§ **EXERCISE**
Reproduce the records. Keep every word exact and include no images.

Records from a dataset
◇ ◇ ◇

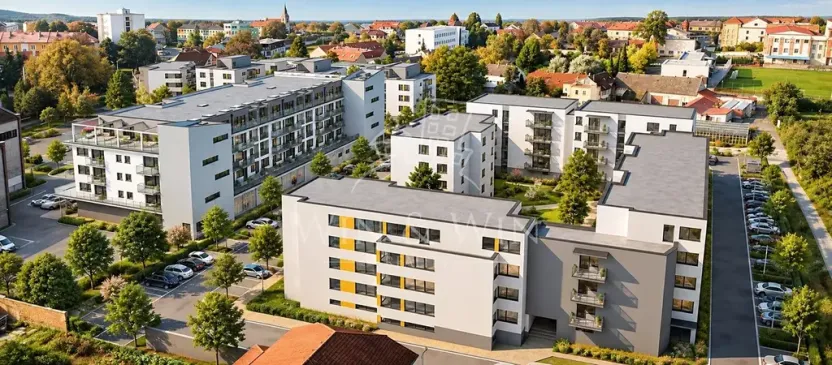 Pronájem bytu 2+kk, Kutná Hora, Za Lidkou, 60 m2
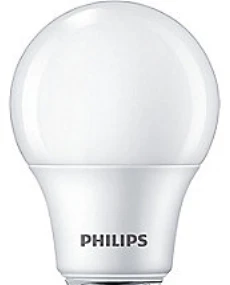 Philips LED standartinė E27 827 806 lm 8 W matinė 12 vnt.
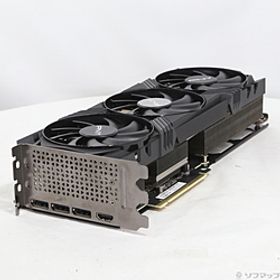 GeForce RTX 4070 Ti 12GB VERTO LED トリプルファン VCG4070T12TFXPB1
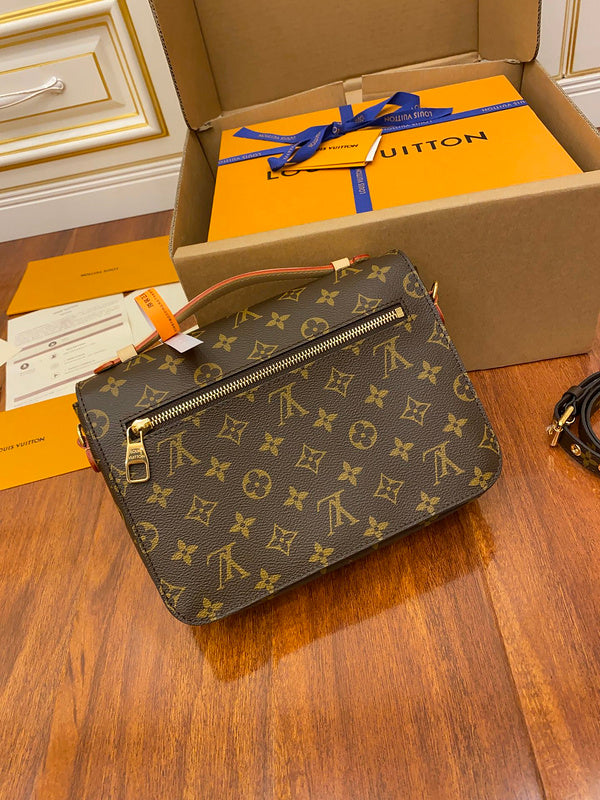 Luxe Touch Fashion LTB-bags - 17059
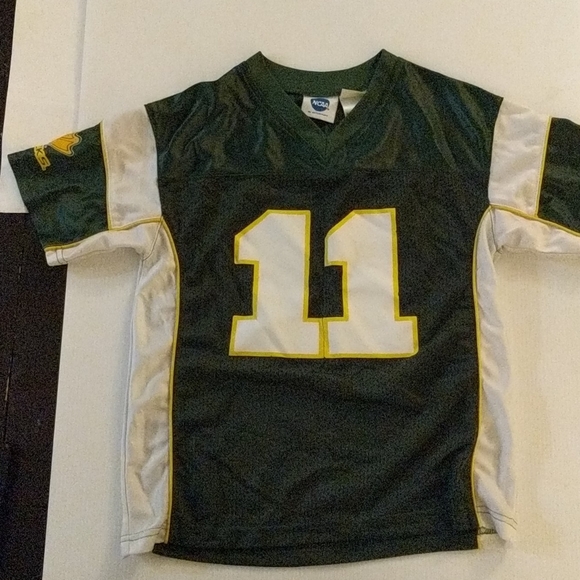 oregon ducks youth jersey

◇ ◇ ◇

§ **OUTPUT BELOW**
 Pronájem bytu 2+kk, Kutná Hora, Za Lidkou, 60 m2
 Philips LED standartinė E27 827 806 lm 8 W matinė 12 vnt.
 GeForce RTX 4070 Ti 12GB VERTO LED トリプルファン VCG4070T12TFXPB1
 Luxe Touch Fashion LTB-bags - 17059
 oregon ducks youth jersey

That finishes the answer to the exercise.